Lui qui avait égoïstement espéré être une occurrence unique, le seul trait d'union entre le monde des vivants et celui des morts – ou peu importe celui dans lequel déambulait l'ancien héros – découvrait que ce privilège n'était pas le sien depuis le début.

Distraitement, il jugea que c'était une jalousie de petit enfant, comme si on lui avait arraché des mains son jouet préféré, mais malgré tous ses efforts, il ne parvint pas à surpasser cela et fut à deux doigts de bouder.

Heureusement, trop pris par leurs retrouvailles, aucun des deux ne parut s'en rendre compte ou le relever, et l'incident passa.

Depuis, Jehd ne put s'empêcher de jeter des petits regards en direction de son mentor, un maëlstrom d'émotions tourbillonnant éternellement dans son esprit, sans trop savoir lesquelles. Il se sentait trahi de découvrir ainsi que deux personnes aussi importantes pour lui se connaissaient – et qu'aucun des deux n'avait jugé utile de l'en informer – mais aussi fier de pouvoir s'afficher avec eux. Il était aussi enthousiaste de pouvoir apprendre auprès de cette figure historique et respectueux de son symbole.

Mais, toujours et encore, il était envieux.

Se redressant lentement, il se remit en garde, cillant à peine alors que l'ancien héros l'imitait sans piper mot, puis les passes d'armes reprirent, le rythme faiblissant à peine.

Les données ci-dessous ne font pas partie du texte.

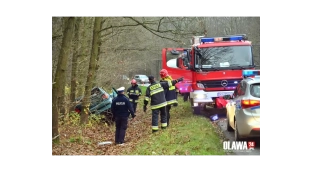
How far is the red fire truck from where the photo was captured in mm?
10109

Chaque fois que leurs lames se rencontraient, les vibrations parurent remonter le long de son bras et il serra les dents alors que la réverbération se poursuivait à travers son corps.

Il connaissait la douleur. Il savait ce que c'était. Elle avait été à ses côtés toutes ses années, l'accompagnant à chaque entraînement, chaque corvée, chaque instant. Sa plus fidèle amie.

Cette fois, il manqua de lâcher l'épée alors que ses muscles et ses tendons criaient de sur sollicitation.

Des larmes lui troublaient la vue et il avait juste envie d'abandonner, d'ouvrir la main et de lâcher bouclier et épée. De balancer ce foutu bonnet à la tronche fantomatique et de plier bagage.

En quoi était-il le héros de cette ère ? Après tout, Celui de la précédente se tenait là, juste devant lui, parfaitement en capacité de démonter absolument n'importe qui avec cette satanée épée. En plus, il avait déjà eu à faire avec le Grand Ennemi, ce foutu marionnettiste se trouvant derrière Lafrel, et qui les narguait depuis l'ombre, Zelda. Ils avaient des affaires à terminer ensemble, alors pourquoi s'interposer entre eux ? Qu'ils finissent ce qui avait été mis en suspens, pendant que lui prendra sa retraite anticipée dans les sources chaudes, chez les Gorons. Avec un peu de chance, ça donnera une seconde jeunesse à ses muscles !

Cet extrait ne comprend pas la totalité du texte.